In the listing, locate the line containing "How distant is hockey", then quote it and all following lines exactly. Omit pictures.
————
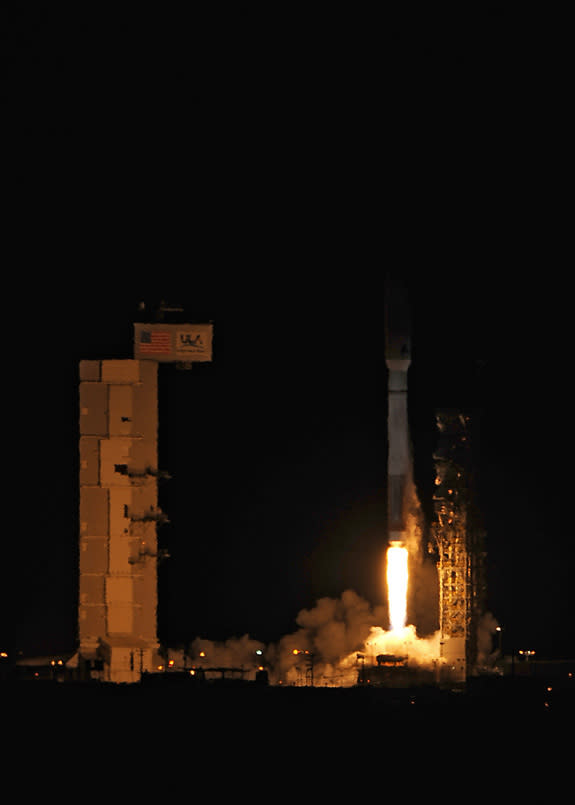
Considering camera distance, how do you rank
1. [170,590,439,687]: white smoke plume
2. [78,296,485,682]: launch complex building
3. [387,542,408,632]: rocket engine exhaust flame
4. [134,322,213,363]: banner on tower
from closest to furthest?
[78,296,485,682]: launch complex building < [134,322,213,363]: banner on tower < [170,590,439,687]: white smoke plume < [387,542,408,632]: rocket engine exhaust flame

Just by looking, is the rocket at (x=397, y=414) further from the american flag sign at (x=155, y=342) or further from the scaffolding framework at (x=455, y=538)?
the american flag sign at (x=155, y=342)

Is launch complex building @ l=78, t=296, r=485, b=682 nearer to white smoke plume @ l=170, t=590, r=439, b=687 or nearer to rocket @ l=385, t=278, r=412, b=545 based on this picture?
white smoke plume @ l=170, t=590, r=439, b=687

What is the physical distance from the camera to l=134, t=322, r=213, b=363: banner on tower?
193 metres

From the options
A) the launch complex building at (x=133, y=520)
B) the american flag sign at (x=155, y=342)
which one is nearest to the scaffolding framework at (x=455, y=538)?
the launch complex building at (x=133, y=520)

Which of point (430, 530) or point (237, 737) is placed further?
point (430, 530)

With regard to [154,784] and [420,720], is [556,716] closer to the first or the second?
[420,720]

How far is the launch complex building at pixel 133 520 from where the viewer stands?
192 meters

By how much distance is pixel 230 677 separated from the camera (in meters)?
196

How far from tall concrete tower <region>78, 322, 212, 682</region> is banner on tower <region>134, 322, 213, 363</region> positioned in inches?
1.5

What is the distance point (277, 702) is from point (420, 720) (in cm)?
532

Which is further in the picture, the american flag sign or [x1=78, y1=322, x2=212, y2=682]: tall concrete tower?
the american flag sign

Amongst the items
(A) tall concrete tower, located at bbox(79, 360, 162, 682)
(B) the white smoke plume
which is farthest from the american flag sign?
(B) the white smoke plume

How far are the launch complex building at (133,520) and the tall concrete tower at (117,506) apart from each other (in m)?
0.04

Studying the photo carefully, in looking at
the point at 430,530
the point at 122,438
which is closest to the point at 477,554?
the point at 430,530
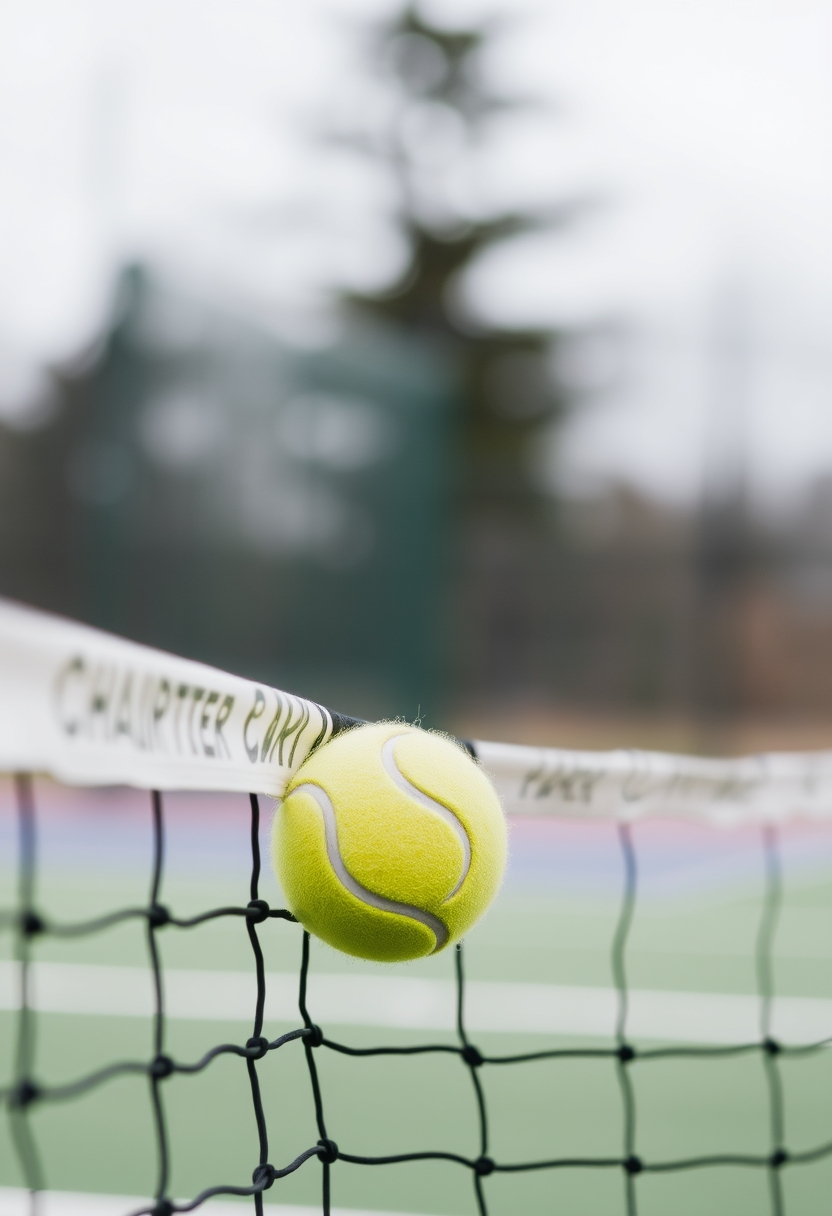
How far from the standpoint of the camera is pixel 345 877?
1.33m

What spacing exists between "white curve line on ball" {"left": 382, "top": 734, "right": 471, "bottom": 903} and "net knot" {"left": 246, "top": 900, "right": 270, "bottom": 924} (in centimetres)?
25

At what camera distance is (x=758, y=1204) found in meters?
2.35

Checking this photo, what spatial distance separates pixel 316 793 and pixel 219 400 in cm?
750

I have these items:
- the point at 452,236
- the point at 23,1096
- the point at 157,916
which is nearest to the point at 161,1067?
the point at 157,916

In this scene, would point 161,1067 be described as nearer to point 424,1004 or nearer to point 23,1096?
point 23,1096

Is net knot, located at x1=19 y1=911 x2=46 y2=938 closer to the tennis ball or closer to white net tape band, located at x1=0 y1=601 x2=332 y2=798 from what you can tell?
white net tape band, located at x1=0 y1=601 x2=332 y2=798

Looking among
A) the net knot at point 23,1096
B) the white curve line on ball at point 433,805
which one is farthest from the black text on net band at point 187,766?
the white curve line on ball at point 433,805

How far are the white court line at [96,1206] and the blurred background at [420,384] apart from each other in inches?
227

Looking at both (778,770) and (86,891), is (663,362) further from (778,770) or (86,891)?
(778,770)

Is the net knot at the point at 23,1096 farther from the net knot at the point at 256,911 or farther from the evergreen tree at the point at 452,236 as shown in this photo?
the evergreen tree at the point at 452,236

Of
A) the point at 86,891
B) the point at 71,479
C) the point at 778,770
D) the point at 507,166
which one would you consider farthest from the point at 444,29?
the point at 778,770

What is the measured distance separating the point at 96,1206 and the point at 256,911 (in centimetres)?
104

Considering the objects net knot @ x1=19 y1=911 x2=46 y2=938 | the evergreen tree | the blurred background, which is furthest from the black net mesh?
the evergreen tree

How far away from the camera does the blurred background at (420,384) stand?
8.52m
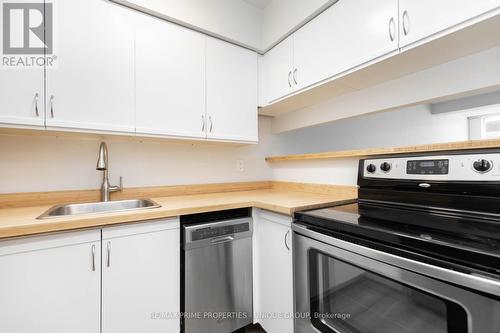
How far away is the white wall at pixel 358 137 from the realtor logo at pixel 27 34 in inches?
73.0

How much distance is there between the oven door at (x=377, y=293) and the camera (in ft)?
1.89

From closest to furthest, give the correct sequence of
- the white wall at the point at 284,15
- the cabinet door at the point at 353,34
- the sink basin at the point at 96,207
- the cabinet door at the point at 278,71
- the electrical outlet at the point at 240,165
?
1. the cabinet door at the point at 353,34
2. the sink basin at the point at 96,207
3. the white wall at the point at 284,15
4. the cabinet door at the point at 278,71
5. the electrical outlet at the point at 240,165

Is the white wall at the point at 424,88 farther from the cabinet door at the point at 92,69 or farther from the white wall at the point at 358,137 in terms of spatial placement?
the cabinet door at the point at 92,69

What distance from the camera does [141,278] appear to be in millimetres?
1112

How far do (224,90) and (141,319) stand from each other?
1549mm

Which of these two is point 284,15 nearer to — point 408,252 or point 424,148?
point 424,148

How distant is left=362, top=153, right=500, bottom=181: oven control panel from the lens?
90cm

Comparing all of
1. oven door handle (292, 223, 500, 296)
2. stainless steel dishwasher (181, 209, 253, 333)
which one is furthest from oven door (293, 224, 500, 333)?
stainless steel dishwasher (181, 209, 253, 333)

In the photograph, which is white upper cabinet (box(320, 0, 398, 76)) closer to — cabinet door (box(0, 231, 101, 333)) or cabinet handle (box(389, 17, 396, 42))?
cabinet handle (box(389, 17, 396, 42))

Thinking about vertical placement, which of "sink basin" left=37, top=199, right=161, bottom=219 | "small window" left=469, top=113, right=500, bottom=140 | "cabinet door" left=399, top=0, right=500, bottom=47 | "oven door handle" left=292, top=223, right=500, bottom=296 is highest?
"cabinet door" left=399, top=0, right=500, bottom=47

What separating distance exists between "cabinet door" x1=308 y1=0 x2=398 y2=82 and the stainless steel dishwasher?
1.13 metres

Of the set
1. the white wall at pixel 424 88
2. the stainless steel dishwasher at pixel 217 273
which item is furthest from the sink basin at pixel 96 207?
the white wall at pixel 424 88

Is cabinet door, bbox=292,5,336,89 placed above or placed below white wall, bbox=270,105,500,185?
above

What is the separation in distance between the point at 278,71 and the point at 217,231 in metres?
1.31
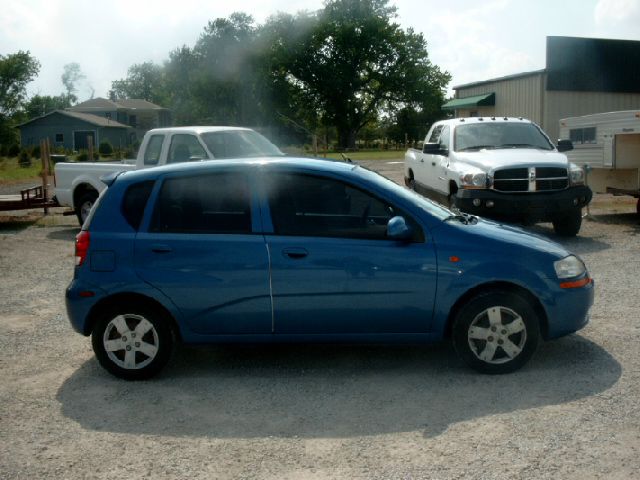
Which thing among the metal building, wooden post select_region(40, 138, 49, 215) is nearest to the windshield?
wooden post select_region(40, 138, 49, 215)

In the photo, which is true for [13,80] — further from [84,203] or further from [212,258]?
[212,258]

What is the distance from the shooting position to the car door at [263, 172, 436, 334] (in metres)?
5.87

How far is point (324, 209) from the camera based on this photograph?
20.0 feet

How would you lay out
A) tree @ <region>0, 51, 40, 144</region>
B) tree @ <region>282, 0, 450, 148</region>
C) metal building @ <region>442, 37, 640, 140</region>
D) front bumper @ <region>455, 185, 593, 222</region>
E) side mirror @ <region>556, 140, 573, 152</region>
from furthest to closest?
tree @ <region>0, 51, 40, 144</region>, tree @ <region>282, 0, 450, 148</region>, metal building @ <region>442, 37, 640, 140</region>, side mirror @ <region>556, 140, 573, 152</region>, front bumper @ <region>455, 185, 593, 222</region>

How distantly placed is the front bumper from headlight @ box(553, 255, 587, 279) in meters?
6.42

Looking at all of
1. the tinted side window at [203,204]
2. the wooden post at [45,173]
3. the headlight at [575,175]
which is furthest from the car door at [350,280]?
the wooden post at [45,173]

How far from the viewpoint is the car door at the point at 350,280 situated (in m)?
5.87

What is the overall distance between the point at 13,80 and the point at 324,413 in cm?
9626

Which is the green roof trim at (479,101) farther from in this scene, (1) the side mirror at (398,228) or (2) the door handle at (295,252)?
(2) the door handle at (295,252)

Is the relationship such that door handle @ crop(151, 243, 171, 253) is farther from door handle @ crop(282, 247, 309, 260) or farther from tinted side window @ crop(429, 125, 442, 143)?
tinted side window @ crop(429, 125, 442, 143)

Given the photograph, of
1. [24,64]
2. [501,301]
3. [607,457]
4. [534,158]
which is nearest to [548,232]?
[534,158]

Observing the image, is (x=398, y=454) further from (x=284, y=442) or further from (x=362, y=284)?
(x=362, y=284)

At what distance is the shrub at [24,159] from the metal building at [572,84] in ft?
93.5

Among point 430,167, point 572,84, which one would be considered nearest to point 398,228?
point 430,167
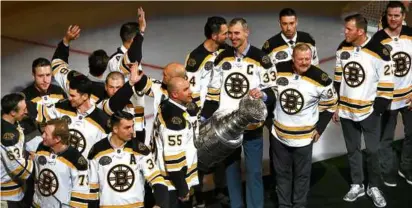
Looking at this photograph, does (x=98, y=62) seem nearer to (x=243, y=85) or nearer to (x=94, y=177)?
(x=243, y=85)

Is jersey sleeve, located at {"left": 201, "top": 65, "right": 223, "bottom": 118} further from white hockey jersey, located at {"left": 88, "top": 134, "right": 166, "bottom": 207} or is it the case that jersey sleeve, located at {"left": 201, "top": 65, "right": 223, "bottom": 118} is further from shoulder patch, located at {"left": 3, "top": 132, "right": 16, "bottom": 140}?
shoulder patch, located at {"left": 3, "top": 132, "right": 16, "bottom": 140}

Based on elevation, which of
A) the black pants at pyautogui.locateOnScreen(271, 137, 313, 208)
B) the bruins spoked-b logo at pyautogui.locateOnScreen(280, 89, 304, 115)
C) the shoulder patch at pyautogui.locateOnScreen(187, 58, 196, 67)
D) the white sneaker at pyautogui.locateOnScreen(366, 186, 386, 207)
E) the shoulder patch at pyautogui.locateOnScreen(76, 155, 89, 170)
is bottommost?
the white sneaker at pyautogui.locateOnScreen(366, 186, 386, 207)

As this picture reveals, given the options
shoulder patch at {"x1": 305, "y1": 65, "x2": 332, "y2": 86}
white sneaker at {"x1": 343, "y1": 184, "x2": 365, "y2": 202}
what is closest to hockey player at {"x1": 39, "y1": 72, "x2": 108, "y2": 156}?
shoulder patch at {"x1": 305, "y1": 65, "x2": 332, "y2": 86}

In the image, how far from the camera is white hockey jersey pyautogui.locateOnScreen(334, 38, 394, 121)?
588cm

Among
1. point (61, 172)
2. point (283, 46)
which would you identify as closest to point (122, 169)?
point (61, 172)

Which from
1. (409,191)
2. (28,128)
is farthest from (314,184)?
(28,128)

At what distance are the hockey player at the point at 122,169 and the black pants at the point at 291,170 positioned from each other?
3.72ft

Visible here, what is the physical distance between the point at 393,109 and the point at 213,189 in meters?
1.56

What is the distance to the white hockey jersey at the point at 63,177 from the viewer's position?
16.1 feet

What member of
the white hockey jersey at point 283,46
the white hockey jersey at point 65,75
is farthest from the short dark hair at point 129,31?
the white hockey jersey at point 283,46

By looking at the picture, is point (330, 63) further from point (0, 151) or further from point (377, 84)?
point (0, 151)

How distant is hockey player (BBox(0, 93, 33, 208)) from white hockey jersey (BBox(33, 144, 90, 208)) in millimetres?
228

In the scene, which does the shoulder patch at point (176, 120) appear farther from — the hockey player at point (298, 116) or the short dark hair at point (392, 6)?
the short dark hair at point (392, 6)

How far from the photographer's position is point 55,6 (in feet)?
38.3
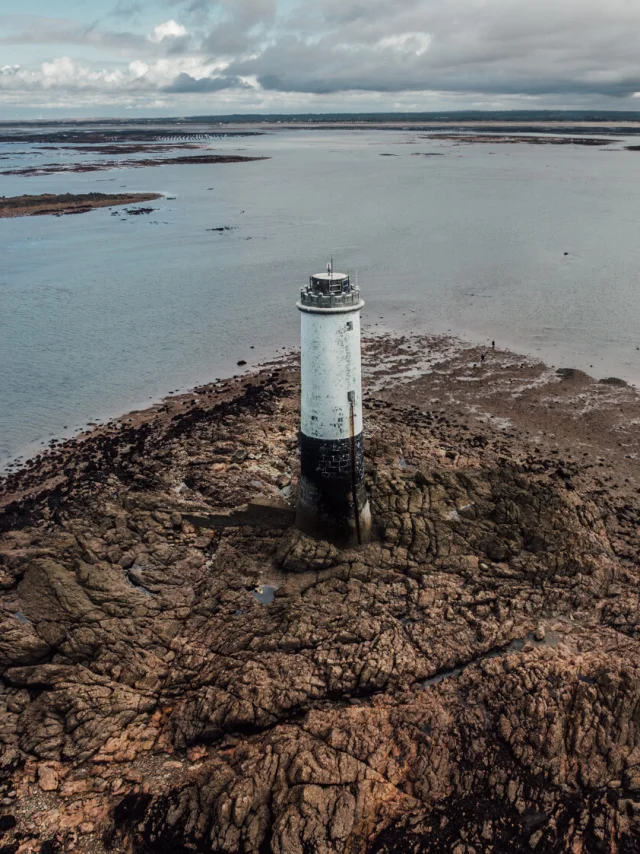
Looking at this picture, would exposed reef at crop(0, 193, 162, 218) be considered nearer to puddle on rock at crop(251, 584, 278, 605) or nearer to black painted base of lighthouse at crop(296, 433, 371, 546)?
black painted base of lighthouse at crop(296, 433, 371, 546)

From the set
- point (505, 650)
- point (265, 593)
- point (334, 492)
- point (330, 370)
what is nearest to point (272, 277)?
point (334, 492)

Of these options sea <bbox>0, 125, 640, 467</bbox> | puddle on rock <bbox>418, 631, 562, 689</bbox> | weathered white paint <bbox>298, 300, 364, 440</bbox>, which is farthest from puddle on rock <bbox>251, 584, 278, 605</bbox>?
sea <bbox>0, 125, 640, 467</bbox>

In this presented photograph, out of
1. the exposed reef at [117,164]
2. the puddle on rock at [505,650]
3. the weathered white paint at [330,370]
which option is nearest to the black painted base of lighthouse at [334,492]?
the weathered white paint at [330,370]

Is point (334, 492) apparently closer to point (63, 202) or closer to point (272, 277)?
point (272, 277)

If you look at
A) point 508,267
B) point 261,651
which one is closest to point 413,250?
point 508,267

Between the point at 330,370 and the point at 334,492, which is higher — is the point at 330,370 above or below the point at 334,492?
above

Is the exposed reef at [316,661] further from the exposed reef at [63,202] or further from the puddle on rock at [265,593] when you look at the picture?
the exposed reef at [63,202]

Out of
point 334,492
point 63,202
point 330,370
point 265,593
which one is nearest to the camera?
point 330,370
————
### RESULT OF THE EXERCISE
How distant is hockey player (BBox(0, 93, 33, 208)) from white hockey jersey (BBox(33, 144, 90, 208)) in millimetres?
228

In the scene, which does the shoulder patch at point (176, 120) appear farther from — the hockey player at point (298, 116) or the short dark hair at point (392, 6)?
the short dark hair at point (392, 6)

How far from the photographer's position is point 55,6 (in feet)?
38.3
Looking at this picture, would exposed reef at crop(0, 193, 162, 218) be considered nearer to puddle on rock at crop(251, 584, 278, 605) or nearer to black painted base of lighthouse at crop(296, 433, 371, 546)?
black painted base of lighthouse at crop(296, 433, 371, 546)

From the set
- point (505, 650)
- point (265, 593)
- point (334, 492)
- point (330, 370)
what is nearest to point (272, 277)?
point (334, 492)

Of these options sea <bbox>0, 125, 640, 467</bbox> | puddle on rock <bbox>418, 631, 562, 689</bbox> | weathered white paint <bbox>298, 300, 364, 440</bbox>, which is farthest from puddle on rock <bbox>251, 584, 278, 605</bbox>?
sea <bbox>0, 125, 640, 467</bbox>

In this presented photograph, out of
1. the exposed reef at [117,164]
2. the puddle on rock at [505,650]
3. the weathered white paint at [330,370]
which option is nearest to the black painted base of lighthouse at [334,492]?
the weathered white paint at [330,370]

Is point (334, 492) apparently closer to point (63, 202) or closer to point (272, 277)?
point (272, 277)

If you look at
A) point 508,267
B) point 261,651
which one is closest to point 413,250?
point 508,267

Between the point at 330,370 and the point at 334,492, which is higher — is the point at 330,370 above or below the point at 334,492?
above

Is the exposed reef at [316,661] further from the exposed reef at [63,202] or further from the puddle on rock at [265,593] when you look at the picture?
the exposed reef at [63,202]

Out of
point 334,492
point 63,202
point 330,370
point 265,593
which one is nearest to the camera?
point 330,370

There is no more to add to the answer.